Why does that cause a 5X improvement??!?!
If anyone has any insight into this, I would be eternally grateful.
Thanks,
-Adam
EDIT 8.1.14
Based on @ulkas's suggestion, I tried simplifying the query.
The results were:
START u=node(553314), u2=node:userLocations("withinDistance:[38.89037,-77.03196,80.467]")
OPTIONAL MATCH pMutualArtists=(u:User)-[ar1:LISTENS_TO]->(a:Artist)<-[ar2:LISTENS_TO]-(u2:User)
RETURN u2.username, COUNT(DISTINCT pMutualArtists) as mutualArtists
ORDER BY mutualArtists DESC
LIMIT 10
~4 seconds
START me=node(553314), other=node:userLocations("withinDistance:[38.89037,-77.03196,80.467]")
OPTIONAL MATCH pMutualArtists=(me:User)-[ar1:LISTENS_TO]->(a:Artist)<-[ar2:LISTENS_TO]-(other:User)
RETURN other.username, COUNT(DISTINCT pMutualArtists) as mutualArtists
ORDER BY mutualArtists DESC
LIMIT 10
~20 seconds
So bizarre. It seems as though literally the named nodes of "other" and "me" cause the query time to jump tremendously. I'm very confused.
Thanks, -Adam

Work task 1
Repeat the stretch of the query-timing post from "RETURN other.username, COUNT(DISTINCT" through "I'm very confused." word for word.

Given information
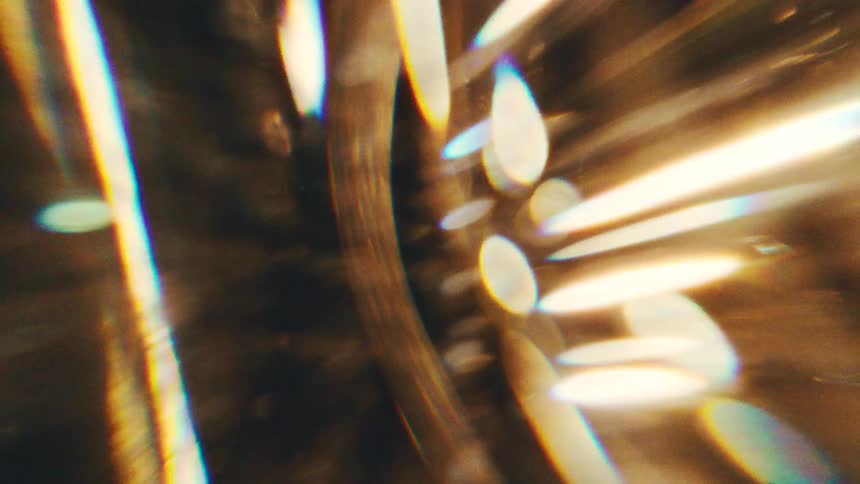 Circular structure with golden reflections and light points in an abstract composition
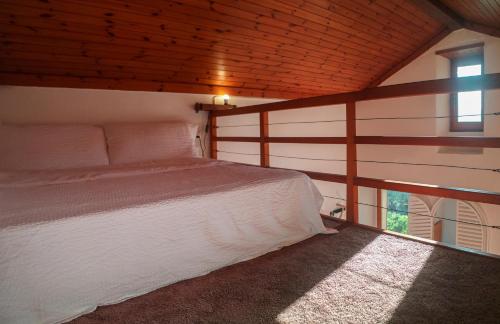 a bedroom with a white bed and a window at Wisteria House - Holiday Apartment in Cadenazzo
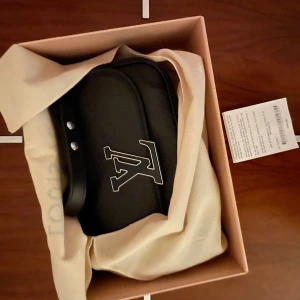 Svart axelväska från Louis Vuitton - Elegant svart axelväska från Louis Vuitton med det ikoniska LV-emblemet på framsidan. Väskan har en stilren design med en justerbar axelrem och är tillverkad i ett slitstarkt material.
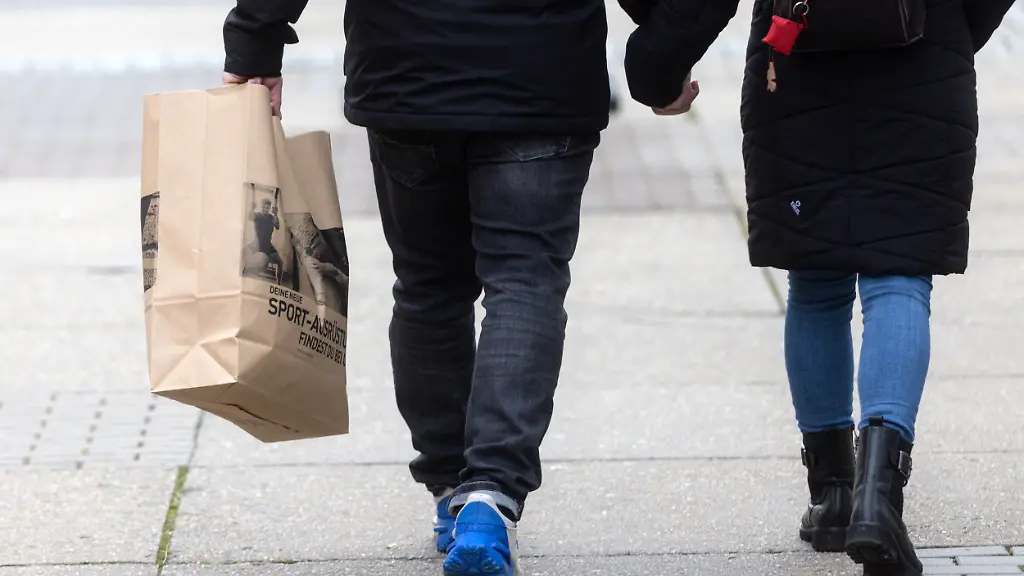 Passanten-mit-einer-Einkaufstuete-gehen-beim-verkaufsoffenen-Sonntag-am-1-Advent-in-Saalfeld-durch-die-Innenstadt-In-Thueringen-sind-nach-dem-Ladenoeffnungsgesetz-verkaufsoffene-Sonntage-am-1-oder-2-Advent-moeglich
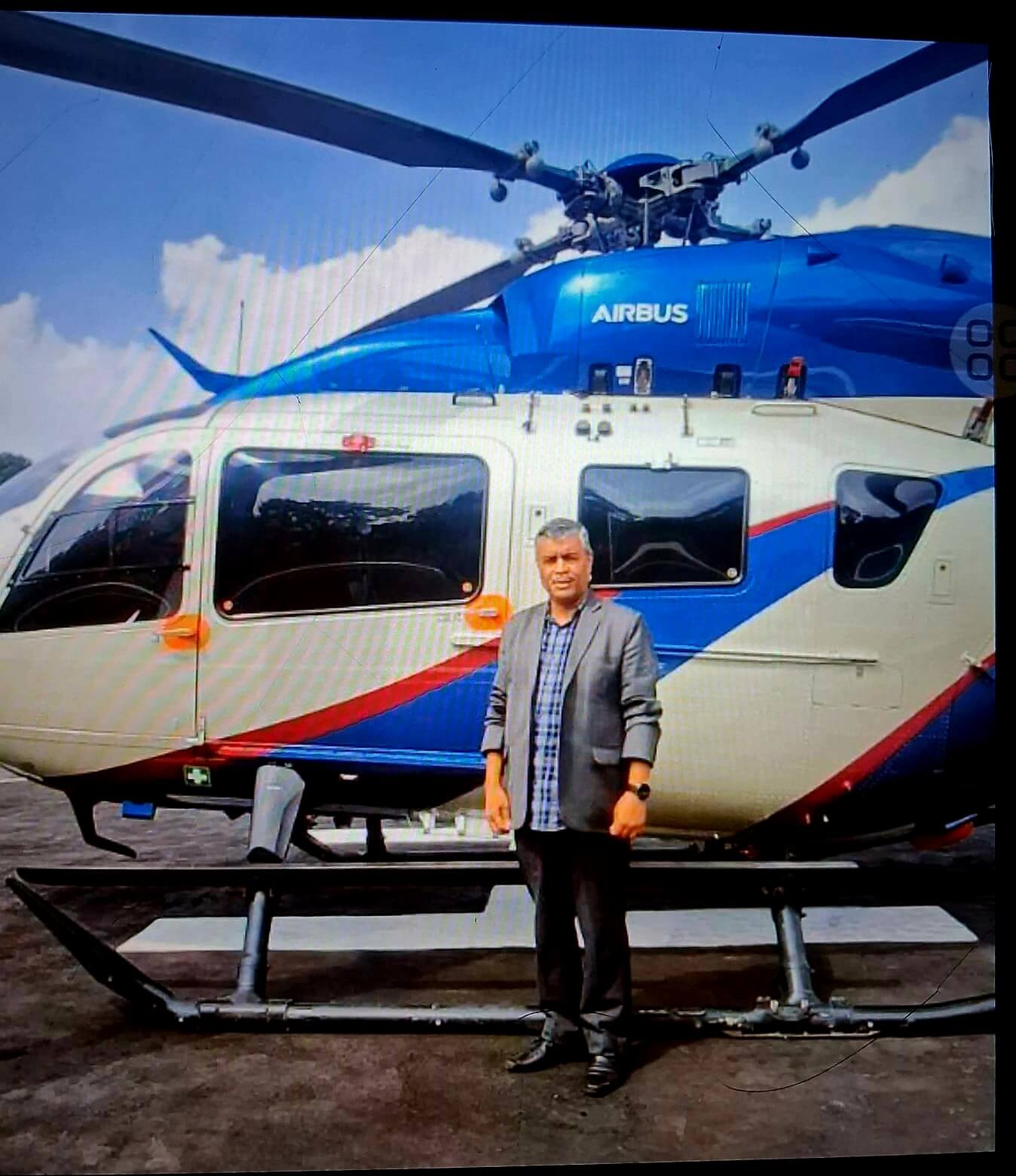 Helicopter flying over Meghalaya's mountain landscape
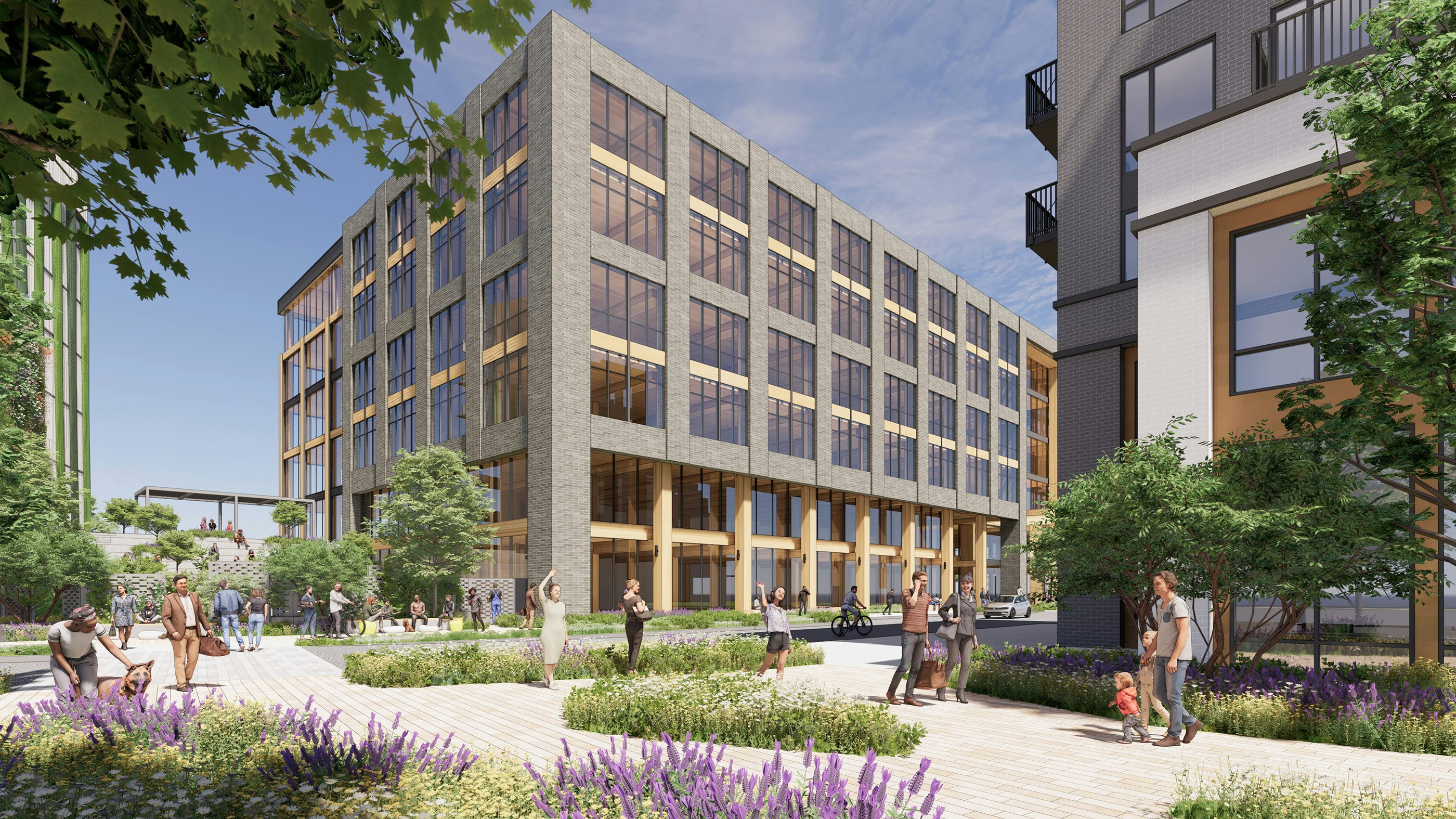 A grand plaza connects the new office and parking structure with the rest of the development.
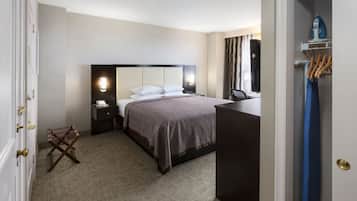 Una habitación de hotel con cama, mesitas de noche, escritorio y una silla.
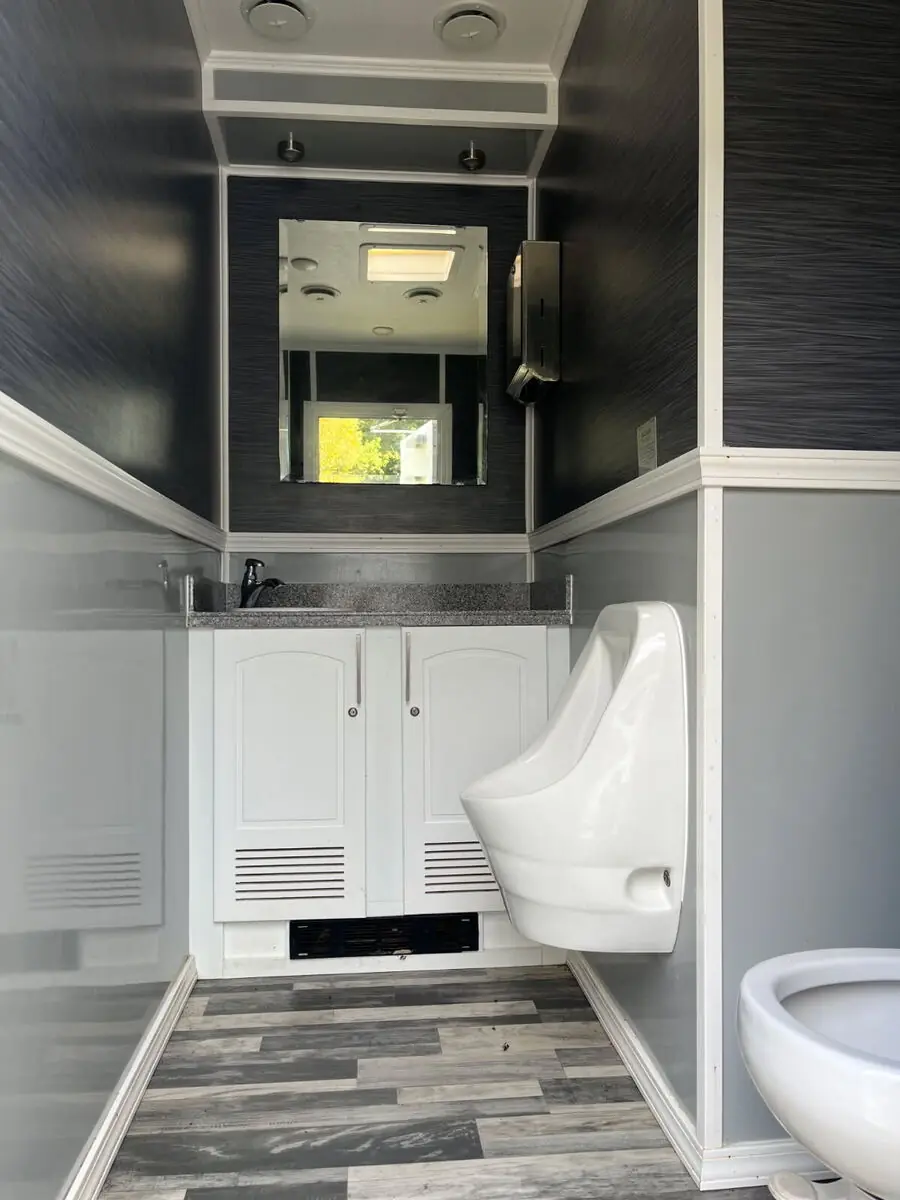 Restroom trailer room with urinal, sink and mirror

Work task 2
Transcribe the rows from the first one through the row containing "A grand plaza", including both, and leave the pictures out of your answer.

Worked solution 1
RETURN other.username, COUNT(DISTINCT pMutualArtists) as mutualArtists
ORDER BY mutualArtists DESC
LIMIT 10
~20 seconds
So bizarre. It seems as though literally the named nodes of "other" and "me" cause the query time to jump tremendously. I'm very confused.

Worked solution 2
 Circular structure with golden reflections and light points in an abstract composition
 a bedroom with a white bed and a window at Wisteria House - Holiday Apartment in Cadenazzo
 Svart axelväska från Louis Vuitton - Elegant svart axelväska från Louis Vuitton med det ikoniska LV-emblemet på framsidan. Väskan har en stilren design med en justerbar axelrem och är tillverkad i ett slitstarkt material.
 Passanten-mit-einer-Einkaufstuete-gehen-beim-verkaufsoffenen-Sonntag-am-1-Advent-in-Saalfeld-durch-die-Innenstadt-In-Thueringen-sind-nach-dem-Ladenoeffnungsgesetz-verkaufsoffene-Sonntage-am-1-oder-2-Advent-moeglich
 Helicopter flying over Meghalaya's mountain landscape
 A grand plaza connects the new office and parking structure with the rest of the development.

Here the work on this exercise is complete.